Cualquiera que no se enfrente a la cuestión con unas gigantescas anteojeras ideológicas no podrá dejar de estar de acuerdo en que la actual crisis económica tiene parte de su origen en las múltiples trabas que se ponen a la iniciativa empresarial.
Y no estamos hablando de una percepción irreal de exceso de burocracia o de un empeño en pro de ese "capitalismo de mercados desregulados" del que tanto se habla pero que en realidad está muy lejos de existir, y menos aún en España, un país que genera 13.000 nuevas normas cada año, y eso sin contar las de los ayuntamientos y otras administraciones locales.
Tan monstruosa maraña legal que reclama del empresario una inversión absolutamente desproporcionada de recursos y esfuerzos para poder tan sólo aclararse y conocer sus muchísimas obligaciones. Cumplirlas, por supuesto, puede suponer un imposible que lleve a muchas compañías al cierre o, lo que quizá todavía sea peor, a fracasar antes de que puedan siquiera echar a andar.

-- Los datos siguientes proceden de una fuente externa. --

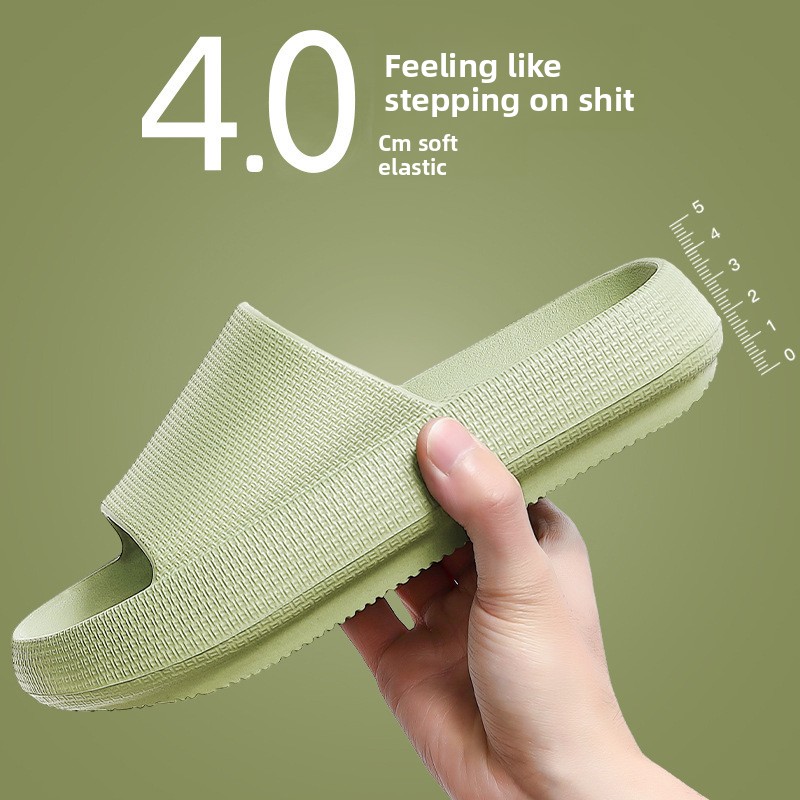 Mule Slip On - รองเท้าแตะสำหรับใช้ในบ้านสำหรับผู้ชายและผู้หญิง พื้นหนา สำหรับคู่รัก เงียบขณะเดินในห้องน้ำ พร้อมคุณสมบัติตรวจจับอุจจาระ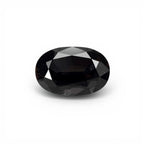 Black Spinel 1PC Medium 8x10 MM Oval Faceted Black Superior Semi Precious Loose Gemstone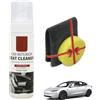 TOPABYTE Trattamento 3in1 Pelle per Tesla Bianco Balsamo per Macchie Cura Interni Auto Detergente per Sedili in Pelle per Tesla Model 3 Highland/Y/S/X CyberTruck Accessori
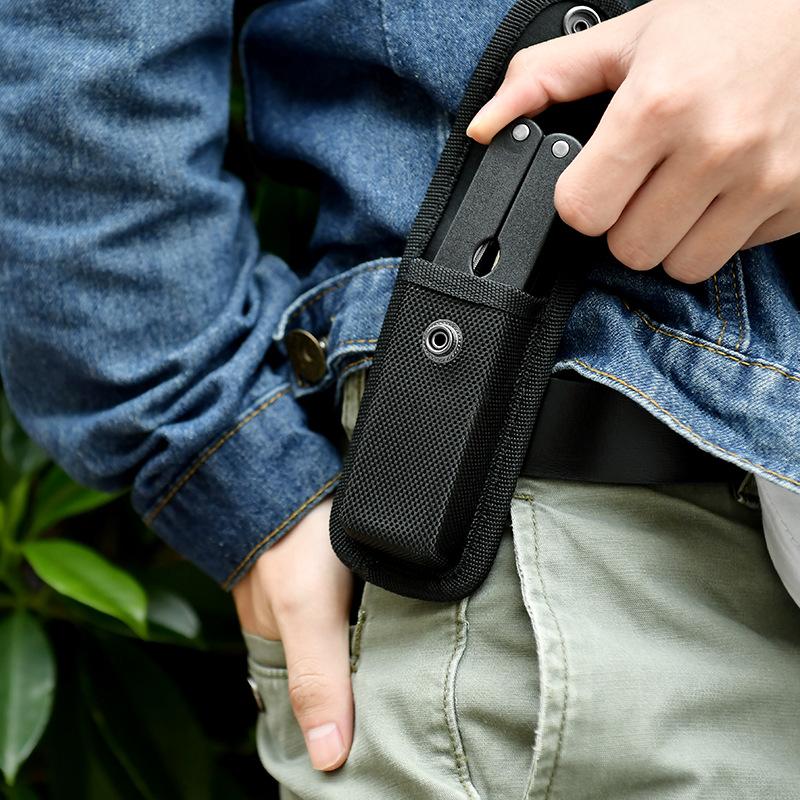 1PC Tactical Knives Cover Bag Nylon Oxford Set Folding Knife Packaging Nylon Case Gift Nylon Knife Set EDC Pliers Scabbard Pouch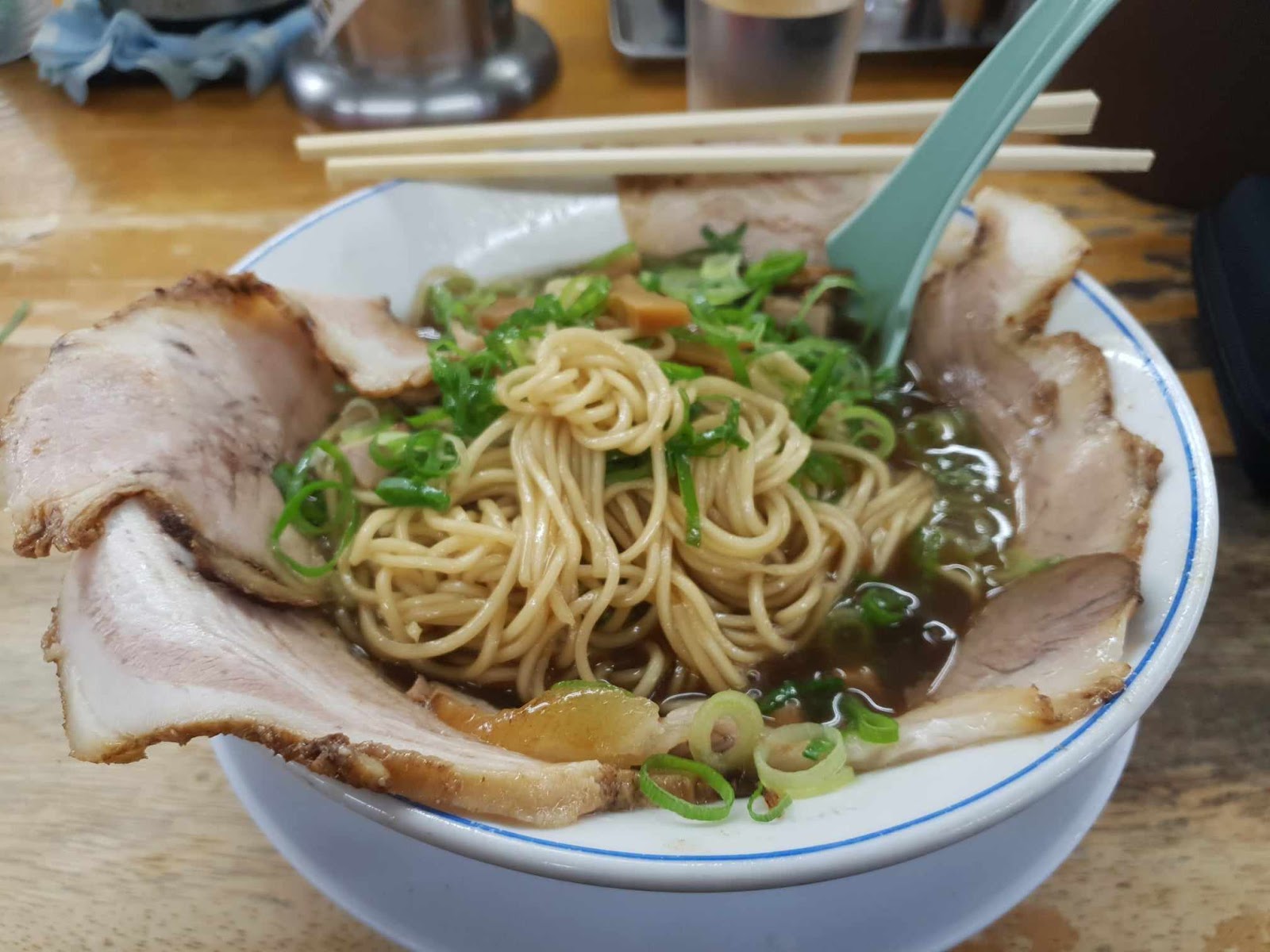 noodles in shoyu ramen by Taiho Ramen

En este sentido, no es cuestión baladí que, tal y como reflejan diversos ránkings, la España de los seis millones de parados esté a la cola del mundo desarrollado en diversos aspectos relacionados con la creación y la apertura de empresas.

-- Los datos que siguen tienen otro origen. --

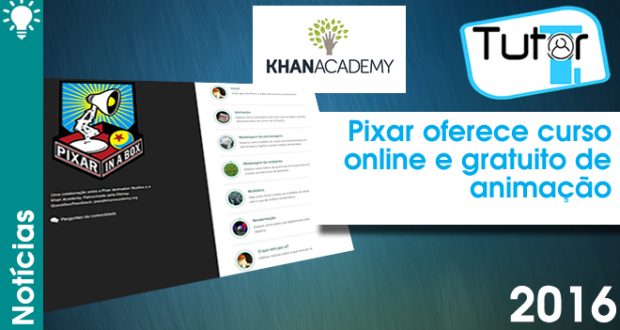 pixar oferece curso online e gratuito pela khan academy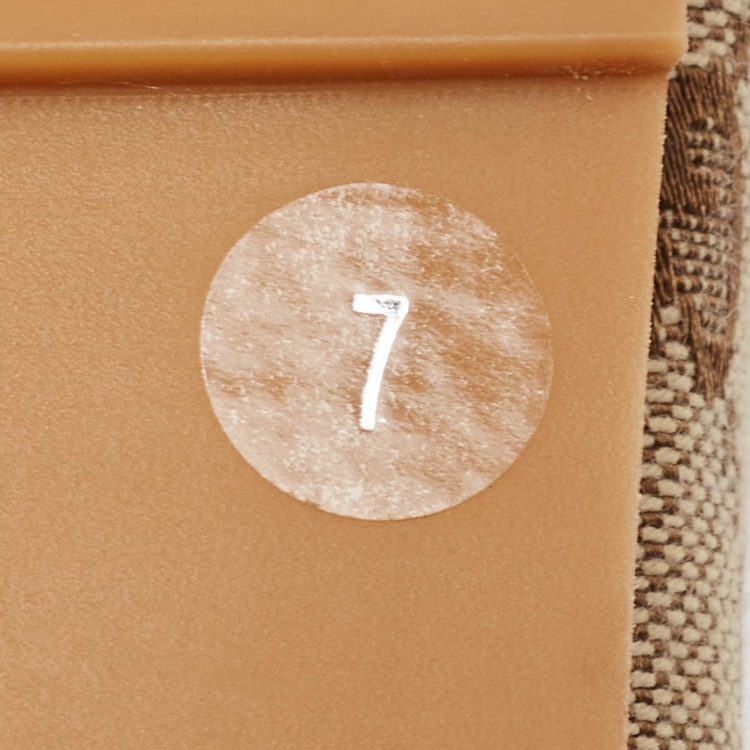 Pre Owned Gucci Beige GG Canvas Double Strap Slide Sandals Size 41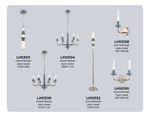 Светильник светодиодный напольный LH53132 GD/WH/GB золото/белый/серо-синий 8W 3000K D250*1635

Sin duda hay otras, pero esa agresividad contra las empresas, los empresarios y, en general, la libre actividad económica es una de las causas más importantes de la crisis que padecemos.

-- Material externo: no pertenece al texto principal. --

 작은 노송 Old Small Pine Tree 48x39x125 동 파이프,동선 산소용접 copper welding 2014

Es necesario no sólo poner coto a la hipertrofia normativa, sino ir mucho más allá: es preciso un cambio profundo de mentalidad tanto entre los dirigentes como en los ciudadanos, que lleve a unos y otros a comprender que lo único que puede frenar esta insostenible sangría del mercado de trabajo es, precisamente, facilitar el funcionamiento de los únicos agentes económicos que han demostrado que sirven para crear empleos: las empresas.
Mientras no sea un país más favorable a la iniciativa empresarial, España seguirá siendo un páramo en lo que a empleo se refiere.